Sep 7 2012
Research into the natural process of cell death, its role in the development of blood cancers and harnessing cell death to improve cancer therapies has seen a Walter and Eliza Hall Institute research team from Melbourne, Australia, awarded a grant of more than $6 million by the US-based Leukemia & Lymphoma Society.
The grant of $1.25 million a year for five years was one of four awarded through the Leukemia & Lymphoma Society's Specialized Center of Research (SCOR) program.
The Walter and Eliza Hall Institute team was the only team outside the United States awarded a SCOR program grant.
Professor Jerry Adams, director of the SCOR program and joint head of the Institute's Molecular Genetics of Cancer division, said the research team had been investigating apoptosis, the natural process of cell death, for more than two decades.
"Our bodies make billions of blood cells every day, and, to make room, billions of other blood cells must undergo apoptosis," Professor Adams said. "If some cells fail to die when they should, they can develop into leukaemia, lymphoma or multiple myeloma. We are studying how impaired apoptosis contributes to the development of blood cell cancers and renders the malignant cells more resistant to current therapies."
In the late 1980s and early 1990s, institute researchers discovered that the Bcl-2 protein family promoted the development of blood cancers by preventing the death of cancerous cells and also helped cancer cells resist anti-cancer therapies. This put apoptosis centre stage in cancer research.

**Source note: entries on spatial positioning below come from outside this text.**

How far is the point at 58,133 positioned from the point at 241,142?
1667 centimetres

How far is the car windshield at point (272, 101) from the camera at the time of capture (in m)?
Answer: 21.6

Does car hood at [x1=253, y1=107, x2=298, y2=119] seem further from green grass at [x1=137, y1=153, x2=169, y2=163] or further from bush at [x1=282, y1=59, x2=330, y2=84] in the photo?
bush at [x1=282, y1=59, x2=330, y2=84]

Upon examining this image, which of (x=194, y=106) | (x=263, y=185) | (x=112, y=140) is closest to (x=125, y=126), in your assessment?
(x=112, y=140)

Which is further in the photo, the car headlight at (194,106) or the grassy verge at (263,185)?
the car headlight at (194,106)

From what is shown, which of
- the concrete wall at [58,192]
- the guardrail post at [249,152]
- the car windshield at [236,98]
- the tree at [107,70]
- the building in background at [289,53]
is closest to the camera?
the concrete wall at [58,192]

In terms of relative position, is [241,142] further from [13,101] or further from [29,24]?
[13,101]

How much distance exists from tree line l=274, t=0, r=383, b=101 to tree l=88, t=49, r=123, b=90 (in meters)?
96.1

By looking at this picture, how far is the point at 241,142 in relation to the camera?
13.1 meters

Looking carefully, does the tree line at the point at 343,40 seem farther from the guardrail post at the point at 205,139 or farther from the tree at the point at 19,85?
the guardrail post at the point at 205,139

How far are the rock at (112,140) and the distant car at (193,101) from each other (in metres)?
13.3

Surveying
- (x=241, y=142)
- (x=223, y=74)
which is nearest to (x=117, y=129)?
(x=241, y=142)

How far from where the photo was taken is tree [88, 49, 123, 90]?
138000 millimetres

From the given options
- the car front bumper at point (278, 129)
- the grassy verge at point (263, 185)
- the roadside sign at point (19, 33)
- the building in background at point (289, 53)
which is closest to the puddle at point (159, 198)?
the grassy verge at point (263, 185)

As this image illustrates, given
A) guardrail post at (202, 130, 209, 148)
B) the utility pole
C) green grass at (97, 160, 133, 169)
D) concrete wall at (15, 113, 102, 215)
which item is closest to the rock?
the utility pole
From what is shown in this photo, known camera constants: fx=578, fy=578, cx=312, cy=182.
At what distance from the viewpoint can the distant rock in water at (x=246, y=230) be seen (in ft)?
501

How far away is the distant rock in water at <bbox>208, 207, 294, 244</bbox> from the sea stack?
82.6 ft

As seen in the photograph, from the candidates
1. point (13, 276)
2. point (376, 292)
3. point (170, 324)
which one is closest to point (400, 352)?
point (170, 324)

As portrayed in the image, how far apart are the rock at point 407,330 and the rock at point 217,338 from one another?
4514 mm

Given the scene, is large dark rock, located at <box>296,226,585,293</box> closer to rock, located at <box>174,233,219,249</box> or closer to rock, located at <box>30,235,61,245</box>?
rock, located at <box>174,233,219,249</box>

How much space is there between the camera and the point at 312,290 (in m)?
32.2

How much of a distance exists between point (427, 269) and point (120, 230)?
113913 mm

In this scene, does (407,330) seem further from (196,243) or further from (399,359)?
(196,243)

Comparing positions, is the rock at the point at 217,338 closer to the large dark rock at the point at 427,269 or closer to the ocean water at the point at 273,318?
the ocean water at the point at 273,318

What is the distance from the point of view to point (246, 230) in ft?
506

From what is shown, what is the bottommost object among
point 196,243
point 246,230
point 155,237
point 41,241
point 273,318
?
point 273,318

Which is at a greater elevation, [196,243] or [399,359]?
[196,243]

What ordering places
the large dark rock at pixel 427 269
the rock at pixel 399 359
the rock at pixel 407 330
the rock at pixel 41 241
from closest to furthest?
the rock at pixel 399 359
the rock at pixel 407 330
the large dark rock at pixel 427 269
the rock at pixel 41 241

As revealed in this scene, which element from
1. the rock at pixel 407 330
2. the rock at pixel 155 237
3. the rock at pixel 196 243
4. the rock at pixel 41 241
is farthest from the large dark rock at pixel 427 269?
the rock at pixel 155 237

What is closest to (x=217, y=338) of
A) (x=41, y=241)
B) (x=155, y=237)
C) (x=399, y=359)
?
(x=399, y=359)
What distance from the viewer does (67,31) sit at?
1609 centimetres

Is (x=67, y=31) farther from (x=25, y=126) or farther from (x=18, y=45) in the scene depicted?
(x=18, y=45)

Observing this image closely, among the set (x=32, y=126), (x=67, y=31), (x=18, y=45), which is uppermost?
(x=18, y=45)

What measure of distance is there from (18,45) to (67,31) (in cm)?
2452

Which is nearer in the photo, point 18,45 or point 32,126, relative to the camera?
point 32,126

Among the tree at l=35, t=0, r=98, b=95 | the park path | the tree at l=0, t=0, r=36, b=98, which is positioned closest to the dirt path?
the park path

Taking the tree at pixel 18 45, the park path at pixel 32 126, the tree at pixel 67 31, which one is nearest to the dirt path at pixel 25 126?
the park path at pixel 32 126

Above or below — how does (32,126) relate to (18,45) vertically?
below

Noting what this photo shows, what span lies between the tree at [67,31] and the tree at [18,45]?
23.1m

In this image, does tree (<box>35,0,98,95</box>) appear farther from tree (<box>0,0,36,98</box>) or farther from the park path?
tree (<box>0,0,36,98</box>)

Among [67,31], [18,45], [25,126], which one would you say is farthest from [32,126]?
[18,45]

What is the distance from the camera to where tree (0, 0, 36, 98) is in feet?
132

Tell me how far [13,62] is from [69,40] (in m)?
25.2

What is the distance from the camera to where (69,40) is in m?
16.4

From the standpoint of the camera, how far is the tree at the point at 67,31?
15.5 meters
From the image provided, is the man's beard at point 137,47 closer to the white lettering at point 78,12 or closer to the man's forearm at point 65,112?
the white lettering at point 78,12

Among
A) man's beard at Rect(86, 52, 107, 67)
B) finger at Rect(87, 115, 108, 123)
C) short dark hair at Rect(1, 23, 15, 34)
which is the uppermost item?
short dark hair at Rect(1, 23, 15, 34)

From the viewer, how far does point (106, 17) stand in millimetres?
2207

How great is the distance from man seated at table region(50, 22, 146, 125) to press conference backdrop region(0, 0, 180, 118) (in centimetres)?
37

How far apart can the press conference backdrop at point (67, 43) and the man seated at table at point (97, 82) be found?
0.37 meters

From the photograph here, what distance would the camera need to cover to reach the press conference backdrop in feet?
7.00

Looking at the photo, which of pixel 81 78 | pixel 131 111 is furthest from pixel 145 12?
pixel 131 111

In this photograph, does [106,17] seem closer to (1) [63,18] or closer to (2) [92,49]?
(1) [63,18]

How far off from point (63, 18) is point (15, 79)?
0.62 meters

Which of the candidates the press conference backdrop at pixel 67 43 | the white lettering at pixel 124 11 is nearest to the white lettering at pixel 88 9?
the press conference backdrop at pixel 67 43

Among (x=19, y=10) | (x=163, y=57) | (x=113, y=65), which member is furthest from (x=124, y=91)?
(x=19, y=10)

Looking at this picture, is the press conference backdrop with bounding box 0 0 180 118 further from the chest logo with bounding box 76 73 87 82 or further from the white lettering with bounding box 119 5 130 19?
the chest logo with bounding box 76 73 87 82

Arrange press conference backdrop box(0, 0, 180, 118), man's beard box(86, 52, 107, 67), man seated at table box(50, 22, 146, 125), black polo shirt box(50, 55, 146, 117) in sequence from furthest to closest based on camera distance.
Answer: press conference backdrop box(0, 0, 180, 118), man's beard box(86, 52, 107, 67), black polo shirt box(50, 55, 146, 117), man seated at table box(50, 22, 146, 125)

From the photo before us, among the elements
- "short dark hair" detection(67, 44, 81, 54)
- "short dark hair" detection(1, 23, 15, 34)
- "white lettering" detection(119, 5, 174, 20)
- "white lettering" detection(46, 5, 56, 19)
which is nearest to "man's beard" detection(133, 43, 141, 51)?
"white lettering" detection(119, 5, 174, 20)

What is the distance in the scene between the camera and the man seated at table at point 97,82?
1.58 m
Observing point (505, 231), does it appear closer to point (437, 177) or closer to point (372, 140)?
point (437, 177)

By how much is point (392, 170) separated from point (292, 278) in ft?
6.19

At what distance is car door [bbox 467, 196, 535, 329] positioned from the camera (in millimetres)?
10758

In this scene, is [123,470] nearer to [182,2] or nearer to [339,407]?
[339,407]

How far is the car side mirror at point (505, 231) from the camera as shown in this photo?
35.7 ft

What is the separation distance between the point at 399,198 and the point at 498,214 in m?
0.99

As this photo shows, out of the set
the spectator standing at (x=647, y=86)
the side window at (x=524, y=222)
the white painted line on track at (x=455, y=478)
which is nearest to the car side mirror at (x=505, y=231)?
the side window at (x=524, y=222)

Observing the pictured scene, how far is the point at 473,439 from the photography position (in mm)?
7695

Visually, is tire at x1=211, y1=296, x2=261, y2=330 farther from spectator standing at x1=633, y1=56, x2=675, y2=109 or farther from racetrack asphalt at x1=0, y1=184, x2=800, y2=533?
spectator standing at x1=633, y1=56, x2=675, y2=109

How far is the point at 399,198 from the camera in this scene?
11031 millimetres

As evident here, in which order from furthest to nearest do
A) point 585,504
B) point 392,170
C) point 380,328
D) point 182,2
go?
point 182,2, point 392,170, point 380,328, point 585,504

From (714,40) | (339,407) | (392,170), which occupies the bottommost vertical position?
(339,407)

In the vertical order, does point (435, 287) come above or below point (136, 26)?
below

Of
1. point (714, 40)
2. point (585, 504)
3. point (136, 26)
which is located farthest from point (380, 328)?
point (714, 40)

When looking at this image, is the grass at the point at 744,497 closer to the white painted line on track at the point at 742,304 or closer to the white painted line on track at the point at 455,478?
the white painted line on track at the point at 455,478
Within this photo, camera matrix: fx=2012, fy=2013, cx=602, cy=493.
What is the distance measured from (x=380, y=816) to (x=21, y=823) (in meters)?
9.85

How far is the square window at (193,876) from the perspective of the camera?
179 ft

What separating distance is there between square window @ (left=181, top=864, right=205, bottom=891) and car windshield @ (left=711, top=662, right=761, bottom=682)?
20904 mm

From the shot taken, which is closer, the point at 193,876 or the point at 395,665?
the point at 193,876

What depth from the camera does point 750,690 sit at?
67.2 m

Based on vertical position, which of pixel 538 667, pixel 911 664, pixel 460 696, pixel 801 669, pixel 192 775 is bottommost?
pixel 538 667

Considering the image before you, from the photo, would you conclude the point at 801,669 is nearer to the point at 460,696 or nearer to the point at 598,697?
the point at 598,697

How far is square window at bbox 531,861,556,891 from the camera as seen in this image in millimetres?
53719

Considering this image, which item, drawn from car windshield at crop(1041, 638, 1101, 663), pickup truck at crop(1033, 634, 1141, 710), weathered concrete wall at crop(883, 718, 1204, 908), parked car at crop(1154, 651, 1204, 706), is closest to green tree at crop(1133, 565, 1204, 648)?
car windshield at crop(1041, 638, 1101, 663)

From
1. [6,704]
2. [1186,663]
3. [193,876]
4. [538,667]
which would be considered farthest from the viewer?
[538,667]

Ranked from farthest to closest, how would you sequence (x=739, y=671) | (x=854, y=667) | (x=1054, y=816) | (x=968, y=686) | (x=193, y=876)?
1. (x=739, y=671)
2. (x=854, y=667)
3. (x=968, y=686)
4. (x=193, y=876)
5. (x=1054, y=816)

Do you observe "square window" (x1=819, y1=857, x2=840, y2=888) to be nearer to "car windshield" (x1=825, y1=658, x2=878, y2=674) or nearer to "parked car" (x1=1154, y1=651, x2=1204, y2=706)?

"Nearly all anti-cancer therapies act through the Bcl-2 apoptotic switch," Professor Adams said, "but they affect it indirectly. To improve cancer treatments we are investigating the effectiveness of new drugs, used either alone or in combination with other therapies, that directly engage the apoptotic machinery and flip the cell death switch. We have already identified some promising drug candidates and this new funding will allow us to further investigate their effectiveness and the usefulness of other new anti-cancer agents."